- Textauszug -

Network. Lee Hall.
Schauspiel.
Johannes Lepper. Konzert Theater Bern.
Die Stimme der Kritik für Bümpliz und die Welt, 22. Mai 2021.
> Die Mischung macht's. Und die ist teuflisch. Zunächst einmal die Mischung der Erzählelemente: ein Fernsehstudio mit Redaktion und Technik; das Sprechen der 20-Uhr-Nachrichten mit Übertragung auf den Schirm; Kulissengetuschel und Seitensprung. Das alles live. Dann die Mischung der Contents: Weltpolitik, Aktualität, Werbung für Pasta und Mineralwasser (vom Theater selbst produziert, absolut professionell) und Entertainment (Gabriel Schneider am Flügel, ein Ereignis für sich). Und schliesslich die Mischung von Unterhaltung, Wahrheit, Meinung und Lüge, die das Theater, das Fernsehen, das Netz, die Wirtschaft und die Politik täglich produzieren. - Das Stück zur Zeit mit dem Titel "Network" (das Stichwort selbst verweist auf eine teuflische Mischung) lässt einen nachdenklich zurück ... und auch ratlos, wie es sich für ein echtes Stück Aufklärung gehört. <
Auf dem Weg zu "Network" erweist sich die Fahrt bereits als Bestandteil der Aufführung. Man verlässt das sogenannte urbane Zentrum und gelangt in immer hässlichere Quartiere. Sie verraten, dass die Stadt nach dem Krieg stark gewachsen ist und "Wohnraumbeschaffung" oberste Priorität hatte. Schliesslich kommt man durch charakterlose Neubauten der globalisierten Container-Architektur auf XXXL-breiten Quartierstrassen zur Produktionsstätte: in Zürich das SRF-Studio Leutschenbach, in Wien das ORF-Studio Küniglberg und in Köniz die KTB-Aussenstelle Vidmar.
Hier sind die Gänge leer. Und wie an Sonn- und Feiertagen ist auch das Studiorestaurant Le Beizli geschlossen. An ein paar Beschäftigten des Hauses vorbei erreicht man den grossen Sendesaal, hier Vidmar 1 genannt, und sieht, dass die Vorbereitungen zu den 20-Uhr-Nachrichten unter Zuschauerbeteiligung, wie bei Infotainment üblich, schon im Gange sind. In den Regiekabinen leuchten Mikrofone auf, und auf dem Nachrichtenpult steht ein Wasserglas. Auf dem Screen läuft noch Werbung, aber daneben wird auch schon der Count-down eingeblendet: Noch 30 Sekunden bis zu den News. Der Sprecher tritt auf, seine Kärtchen in der Hand, räuspert sich, macht sich bereit, hält noch den Kopf hin für letzte, feine Kosmetik mit dem Pinsel, und dann kommen wir, "on air", zur Weltlage: Waffenruhe zwischen Israel und der Hamas. Rückgang der Corona-Zahlen. Treffen der G 7. Die Wirtschaftsdaten.

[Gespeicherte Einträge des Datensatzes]
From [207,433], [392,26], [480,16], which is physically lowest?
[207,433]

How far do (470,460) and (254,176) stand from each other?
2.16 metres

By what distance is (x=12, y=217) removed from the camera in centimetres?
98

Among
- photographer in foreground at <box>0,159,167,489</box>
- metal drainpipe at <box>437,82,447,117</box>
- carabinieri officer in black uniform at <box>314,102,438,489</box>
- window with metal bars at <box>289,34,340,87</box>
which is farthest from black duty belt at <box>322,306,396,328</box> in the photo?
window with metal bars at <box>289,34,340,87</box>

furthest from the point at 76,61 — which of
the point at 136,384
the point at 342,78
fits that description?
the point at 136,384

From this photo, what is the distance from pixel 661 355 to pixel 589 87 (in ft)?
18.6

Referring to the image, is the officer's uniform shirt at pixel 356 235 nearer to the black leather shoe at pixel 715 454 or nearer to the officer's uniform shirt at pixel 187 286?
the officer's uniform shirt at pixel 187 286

- Aufgabenstellung -
(a) Geben Sie die Kritik zu „Network“ von „Hier sind die“ bis „7. Die Wirtschaftsdaten.“ wortgetreu wieder.
(b) Setzen Sie die Kritik zu „Network“ im Anschluss an ihren letzten Satz fort.

- Antworten in Reihenfolge -
(a)
Hier sind die Gänge leer. Und wie an Sonn- und Feiertagen ist auch das Studiorestaurant Le Beizli geschlossen. An ein paar Beschäftigten des Hauses vorbei erreicht man den grossen Sendesaal, hier Vidmar 1 genannt, und sieht, dass die Vorbereitungen zu den 20-Uhr-Nachrichten unter Zuschauerbeteiligung, wie bei Infotainment üblich, schon im Gange sind. In den Regiekabinen leuchten Mikrofone auf, und auf dem Nachrichtenpult steht ein Wasserglas. Auf dem Screen läuft noch Werbung, aber daneben wird auch schon der Count-down eingeblendet: Noch 30 Sekunden bis zu den News. Der Sprecher tritt auf, seine Kärtchen in der Hand, räuspert sich, macht sich bereit, hält noch den Kopf hin für letzte, feine Kosmetik mit dem Pinsel, und dann kommen wir, "on air", zur Weltlage: Waffenruhe zwischen Israel und der Hamas. Rückgang der Corona-Zahlen. Treffen der G 7. Die Wirtschaftsdaten.

(b)
Auf diese Weise beginnt die grandiose Inszenierung von Johannes Lepper (er zeichnet auch für Videokonzept und Musik) mit einem sensationellen realzeitlich-analogen Travelling von der konkreten bernischen Zuschauerwirklichkeit hinüber in die abgehobene globale Medienwirklichkeit. Die Vermischung aller Dinge ist das Thema der Aufführung, die ihrerseits vermischt ist mit dem Stück "Network" von Lee Hall, das seinerseits vermischt ist mit dem Film von Paddy Chayewsky. Der Hintersinn des Hintersinnss evoziert, wohl ohne dass es den Beteiligten bewusst ist, die im Barock vielgeliebte Struktur des Spiegelkabinetts. Das zeigt, dass die Menschen in Endzeiten, wo Krieg, Vertreibung, Dürre, Pest und Not ihr ganzes Fühlen und Denken in Anspruch nahmen, stets von der Sein-Schein-Problematik und der Frage nach der Wahrheit bewegt wurden, heute wie gestern und ehegestern.
Christian Hoffmann von Hoffmannswaldau.
1617 Breslau - 1679 ebd.
Die Welt.
WAs ist die Welt / und ihr berühmtes gläntzen?
Was ist die Welt und ihre gantze Pracht?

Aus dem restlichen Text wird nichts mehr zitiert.